• **WRITTEN EXERCISE**
Extend the mailing list message below about the Xenomai regression test freezing on the omap4460, picking up right after its last sentence.

• **TEXT EXTRACT**
[Xenomai] Command line freeze during xeno-regression-test on omap4460

Andreas Glatz andi.glatz at gmail.com
Sun Apr 6 13:21:23 CEST 2014


On 4 Apr 2014, at 11:44, Gilles Chanteperdrix wrote:

> On 04/04/2014 12:27 PM, Andreas Glatz wrote:
>> Hi Gilles,
>>
>> I'm finally back to my original problem below:
>>
>> On 6 Jan 2014, at 17:39, Gilles Chanteperdrix wrote:
>>
>>> On 01/06/2014 04:30 PM, Andreas Glatz wrote:
>>>> Hi,
>>>>
>>>> I managed to produce a kernel (v3.8.13) with xenomai 2.6.3 ipipe
>>>> patch and
>>>> rootfs (debian wheezy) with xenomai 2.6.3 libraries for my
>>>> Pandaboard ES
>>>> (omap4460). The simple regression test, which only calls dd during
>>>> the
>>>> switchtest, works fine. However the regression test with the linux
>>>> test
>>>> project (ltp-full-20130904) scripts causes some sort of system lock
>>>> up.
>>>> After that I only can ctrl-c xeno-regression-test (i.e.
>>>> switchtest), which,
>>>> however, doesn't help to regain console access (neigher over
>>>> ethernet nor
>>>> serial).
>>>>
>>>> Here's what I did:
>>>>
>>>> -- Building --
>>>> As recomended in the Xenomai 2.6 readme I followed the instructions
>>>> in [1]
>>>> to produce a kernel and filesystem. To get a xenomai kernel I had
>>>> to do
>>>> three things differently:
>>>>
>>>> *) I used: git checkout origin/v3.8.x -b tmp
>>>> *) I applied ipipe-core-3.8.13-arm-3.patch from the xenomai-2.6 git
>>>> tree as
>>>> described in the Xenomai 2.6 readme
>>>> *) I disabled KGDB and TIDSPBRIDGE since those produced compile
>>>> errors (see
>>>> config [2])
>>>>
>>>> After a while I obtained the following messages from dmesg [3] and
>>>> from the
>>>> command prompt:
>>>>
>>>> root at arm:~# cat /proc/version
>>>> Linux version 3.8.13-x3.6 (aglatz at linuxvbox) (gcc version 4.7.3
>>>> 20130328
>>>> (prerelease) (crosstool-NG linaro-1.13.1-4.7-2013.04-20130415 -
>>>> Linaro GCC
>>>> 2013.04) ) #4 SMP Sat Jan 4 15:54:20 GMT 2014
>>>>
>>>> -- Testing Linux --
>>>> To see if everything works I downloaded and cross-compiled
>>>> ltp-full-20130904 [4] with the same toolchain and flags (-
>>>> march=armv7-a
>>>> -mfpu=vfp3) as the xenomai libs and runtime. I started ltp with "./
>>>> runltp
>>>> -p -l dohell-2014-01-06-1.log -S xenomai.skiplist" and after a
>>>> while it
>>>> finished with a few failed tests [5]. The console access, however,
>>>> worked
>>>> fine.

• **Scene-based reasoning entries**
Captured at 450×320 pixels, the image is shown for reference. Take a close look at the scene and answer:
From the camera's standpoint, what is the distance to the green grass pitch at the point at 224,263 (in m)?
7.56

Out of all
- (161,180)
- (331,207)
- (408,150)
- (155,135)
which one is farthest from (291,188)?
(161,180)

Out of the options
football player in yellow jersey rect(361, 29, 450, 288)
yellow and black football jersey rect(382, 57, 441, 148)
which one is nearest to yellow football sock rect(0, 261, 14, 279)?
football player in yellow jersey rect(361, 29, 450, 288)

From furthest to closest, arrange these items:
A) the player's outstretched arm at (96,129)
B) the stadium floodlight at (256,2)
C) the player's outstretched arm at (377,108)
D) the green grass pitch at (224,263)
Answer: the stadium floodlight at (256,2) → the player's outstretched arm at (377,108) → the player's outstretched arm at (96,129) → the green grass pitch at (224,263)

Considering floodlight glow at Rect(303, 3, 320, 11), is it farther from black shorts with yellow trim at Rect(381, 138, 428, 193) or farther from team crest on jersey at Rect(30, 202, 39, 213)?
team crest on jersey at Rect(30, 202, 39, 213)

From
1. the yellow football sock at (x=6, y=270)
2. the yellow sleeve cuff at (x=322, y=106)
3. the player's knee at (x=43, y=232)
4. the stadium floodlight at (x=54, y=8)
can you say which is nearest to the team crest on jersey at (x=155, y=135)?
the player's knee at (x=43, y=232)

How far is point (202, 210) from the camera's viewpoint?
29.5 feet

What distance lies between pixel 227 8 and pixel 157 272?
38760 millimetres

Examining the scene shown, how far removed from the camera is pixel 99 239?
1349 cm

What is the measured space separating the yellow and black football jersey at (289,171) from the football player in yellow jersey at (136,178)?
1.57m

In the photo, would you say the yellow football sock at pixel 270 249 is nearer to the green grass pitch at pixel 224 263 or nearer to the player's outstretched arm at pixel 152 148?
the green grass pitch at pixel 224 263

• **RIGHT ANSWER**
>>>>
>>>> -- Testing Xenomai --
>>>> First I sucessfully could run the simple xenomai regression test:
>>>> xeno-regression-test -l "/usr/lib/xenomai/testsuite/dohell -m /tmp
>>>> 100" -t
>>>> 2 which produced the output in [6] and the following additional
>>>> messages
>>>> with dmesg:
>>>>
>>>> [  476.215057] Xenomai: RTDM: closing file descriptor 1.
>>>> [  477.434936] Xenomai: Posix: destroying semaphore f0069c00.
>>>> [  477.440887] Xenomai: Posix: destroying mutex f0069a00.
>>>> [  477.475372] xnheap: destroying shared heap 'rt_heap: heap' with
>>>> 16384
>>>> bytes still in use.
>>>> [  479.008453] Xenomai: Switching rt_task to secondary mode after
>>>> exception
>>>> #0 from user-space at 0x9620 (pid 2145)
>>>> [  480.574462] Xenomai: watchdog triggered -- signaling runaway
>>>> thread
>>>> 'rt_task'
>>>> [  480.582061] [sched_delayed] sched: RT throttling activated
>>>> [  557.336425] Xenomai: Posix: closing message queue descriptor 3.
>>>>
>>>> and  "cat /proc/xenomai/*" produced [7].
>>>>
>>>> When I started the realistic xenomai regression test: xeno-
>>>> regression-test
>>>> -l "/usr/lib/xenomai/testsuite/dohell -m /tmp -l /opt/ltp" -t 2
>>>> everything
>>>> seemed fine at first - I could logon and start top to inspect the
>>>> running
>>>> processes. However, the command line (over serial and ethernet)
>>>> consistently freezes after a while (at different ltp tests though).
>>>> First I
>>>> thought it's the massive system load which doesn't leave CPU for  
>>>> the
>>>> console... however ctrl-c of xeno-regression-test does not help to
>>>> regain
>>>> console access...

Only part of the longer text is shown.